I spent my afternoon rocking catatonically in the corner after barely surviving L’s preschool field trip to a farm. I was matched up with a group of two other moms and together we were in charge of eight five year-olds. Can you say BIRTH CONTROL?
Normally, a farmyard visit would be uneventful. I have taken my girls to farms millions of times, but never have I feared they wouldn’t survive to return home that night. Not so with the preschool field trip. In this trip, survival for the children was questionable. In addition to providing thousands of cowpies hidden into, around and inside smushy mudpuddles for children to stomp in, the organic farm also provided Death’s own playground.
I started to get nervous when we discovered the electric fences that ran all over the farm were still on. You could hear them snapping and popping. Trying to shepherd eight hyped up preschoolers down a 15 foot wide path with electric fences on both sides is not something I ever want to experience again. The old guy who was showing us around helpfully noted that “Electric fences have a steep learning curve. You only touch it once, then you learn you don’t want to touch it again.” Thanks old dude, but I don’t think these kids parents signed an electrocution waiver.
We managed to avoid losing life and limb on the fences long enough to eat lunch. I don’t know what kind of lunches those parents packed, but I am guessing they all included sugar. Or caffeine. Or Meth. Because after lunch, the eight kids were bouncing off the walls, just in time to take them up to the hay loft.
This particular hay loft had very, very steep steps. And a rather rickety board for a handrail, which none of the kids wanted to use. They wanted to hang on my body so I could drag them up the stairs, except they were too hyper to stop jumping while I was dragging them. It was precarious, to say the least.
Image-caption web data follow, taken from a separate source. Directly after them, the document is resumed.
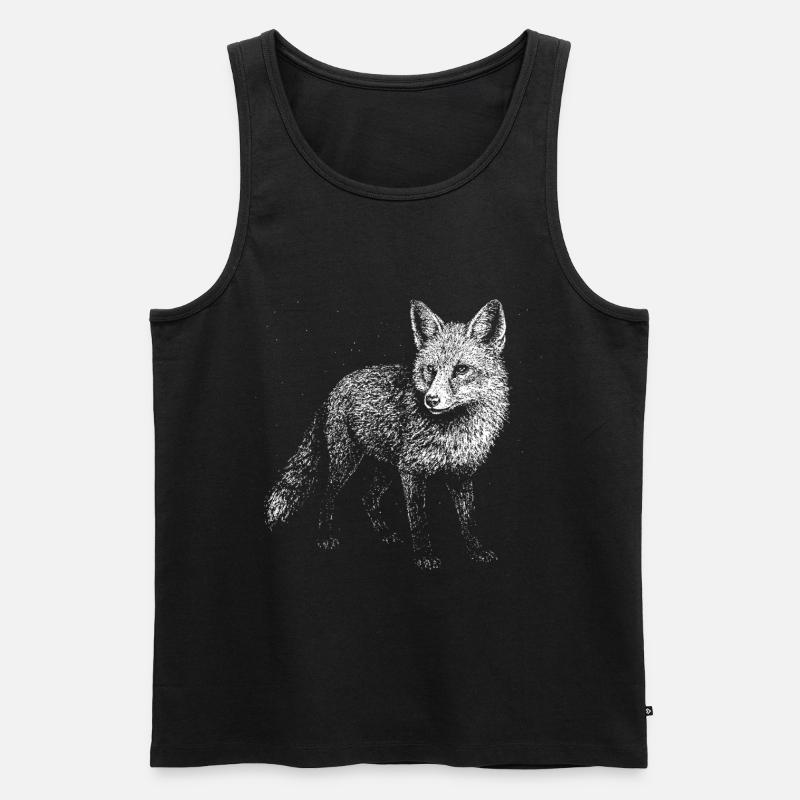 Ein Fuchs - Männer Premium Bio Tank Top - Schwarz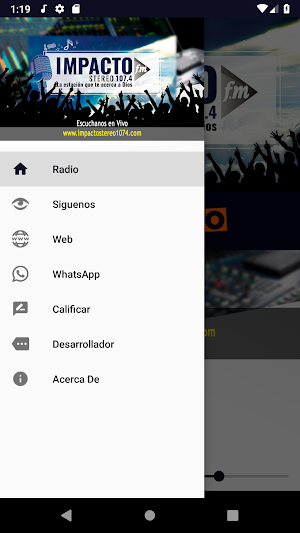 Impacto Stereo 107.4 Screenshot 2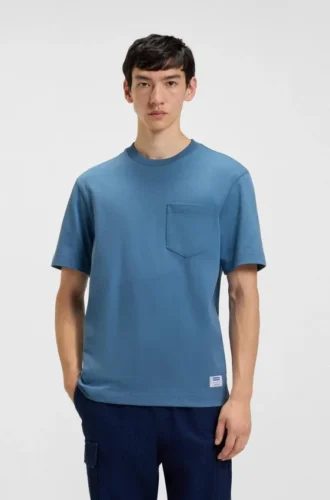 Logo-label T-shirt in cotton jersey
When we got to the top of the stairs, we discovered the “railing” along the edge of the loft was a small board. The board right around preschooler head level–No vertical boards below it –as in providing no protection to the children who were climbing all over the hay bails and randomly bolting towards the edge/trying to chase each other/ jumping around wildly/ thrashing around yelling complaints and basically acting like maniacs who wanted to plunge to their death in the goat stalls below. The other moms and I had to form a human shield to keep them away from the edge. Our guide said “Wow, I usually let the kids go near the edge and look down at the goats, but these kids seem a little too wild to try that.” You think, old dude??
After we managed to get them down the stairs of doom, we went back past all the electric fences (narrowly avoiding death yet again) to the pond. You know what preschoolers think when they see a pond? They think it is a giant puddle to jump in. You know what is a bad idea? 8 maniacal preschoolers running and jumping around a large, slippery, muddy/opaque body of water. Exactly how far into the water can you go without technically being “in” the water, there were many strategies to learn the answer to that question. Not all strategies were unsuccessful.
Then the old dude upped the ante by inviting the kids onto a slippery floating dock with no railings…but not until he showed them how it lurches if you jump on it. Of course that is what they did, narrowly avoiding slipping in their muddy/cowpie covered boots into a watery grave by hanging on my arms and nearly knocking me over repeatedly.
We also managed to survive a walk along a cliff, a near run-in with a patch of poison ivy and a path where the only dandelions to be found were located where? You guessed it, right beside the electric fence.
By the time we got back on the bus, I vowed to never have more children AND to never go to another organic farm with children again.